Elizabeth lamió la gota de agua que descendía por el cabello de Carl y pareció sonreír como si estuviera de acuerdo, como si quisiera decirle: «Así es».
Duvel había dicho algo más al final.
«Ella desea que todos sus hijos sean felices. Lo importante es vivir en la dirección que la diosa desea, sin importar la religión».
Tal vez lo había pronunciado como parte de un sermón, sin atribuirle un significado especial.
Sin embargo, gracias a las palabras de Duvel, Carl obtuvo una certeza.
No tenía ninguna necesidad de lamentar su vida anterior.
Sin importar si aquello era cierto o no, el Carl Lindbergh actual no existiría sin aquella vida.
Carl hundió los labios en el agua y comenzó a formar burbujas con un «brrr». Elizabeth lo imitó, sumergiendo el hocico antes de levantar la cabeza con un «¡puah!».
Carl encontró aquello tan divertido que comenzó a acariciarla y a reír, justo cuando la puerta del baño se abrió de golpe.

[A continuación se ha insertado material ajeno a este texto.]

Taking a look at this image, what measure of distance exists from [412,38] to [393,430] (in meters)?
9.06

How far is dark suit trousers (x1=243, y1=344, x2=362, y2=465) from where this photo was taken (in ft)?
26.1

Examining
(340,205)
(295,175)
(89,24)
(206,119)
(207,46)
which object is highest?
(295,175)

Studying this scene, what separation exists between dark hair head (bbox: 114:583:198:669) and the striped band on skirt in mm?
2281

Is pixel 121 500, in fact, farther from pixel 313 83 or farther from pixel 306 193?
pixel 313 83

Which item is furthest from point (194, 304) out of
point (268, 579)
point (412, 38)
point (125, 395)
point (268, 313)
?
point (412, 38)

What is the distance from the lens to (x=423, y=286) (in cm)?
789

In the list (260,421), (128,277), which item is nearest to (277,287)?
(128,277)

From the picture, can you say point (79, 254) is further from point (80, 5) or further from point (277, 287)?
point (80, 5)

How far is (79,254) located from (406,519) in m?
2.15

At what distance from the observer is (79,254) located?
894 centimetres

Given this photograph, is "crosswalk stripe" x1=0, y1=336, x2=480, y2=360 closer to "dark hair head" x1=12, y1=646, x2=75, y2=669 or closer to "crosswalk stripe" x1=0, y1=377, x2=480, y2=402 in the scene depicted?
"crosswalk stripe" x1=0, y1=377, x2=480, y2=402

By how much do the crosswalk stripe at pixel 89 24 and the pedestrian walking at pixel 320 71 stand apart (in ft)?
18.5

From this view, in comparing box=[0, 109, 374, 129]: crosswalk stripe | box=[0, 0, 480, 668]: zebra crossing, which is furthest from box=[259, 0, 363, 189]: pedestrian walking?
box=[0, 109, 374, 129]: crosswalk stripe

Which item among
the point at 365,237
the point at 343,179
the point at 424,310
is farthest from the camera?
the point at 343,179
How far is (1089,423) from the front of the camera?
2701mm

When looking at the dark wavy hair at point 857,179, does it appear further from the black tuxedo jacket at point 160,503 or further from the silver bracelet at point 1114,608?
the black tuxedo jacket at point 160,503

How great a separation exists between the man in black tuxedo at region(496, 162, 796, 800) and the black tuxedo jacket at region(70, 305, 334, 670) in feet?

—Qué bestia tan insolente.
—Oh, ¿ya llegaste?
Adrian ni siquiera respondió. Se quitó la ropa resoplando y se sumergió de inmediato en la bañera.
—¿Adónde crees que vas, bañándote con una bestia extraña sin mí?
Mientras decía eso, Adrian salpicó agua hacia Elizabeth. Enfurecida, ella se abalanzó sobre él y convirtió la bañera, tan grande como una piscina, en un escenario caótico.
Carl Lindbergh sintió un cosquilleo en el corazón al verlos discutir como niños y soltó una carcajada.
Era inmensamente feliz.
Sentía que no podía dejar de reír.
Sonreír siempre había sido una costumbre, pero solo comenzó a reír con verdadera alegría después de que su corazón se uniera al de Adrian Heineken.
Carl Lindbergh grabó profundamente aquel hecho en su mente y rio hasta quedar satisfecho.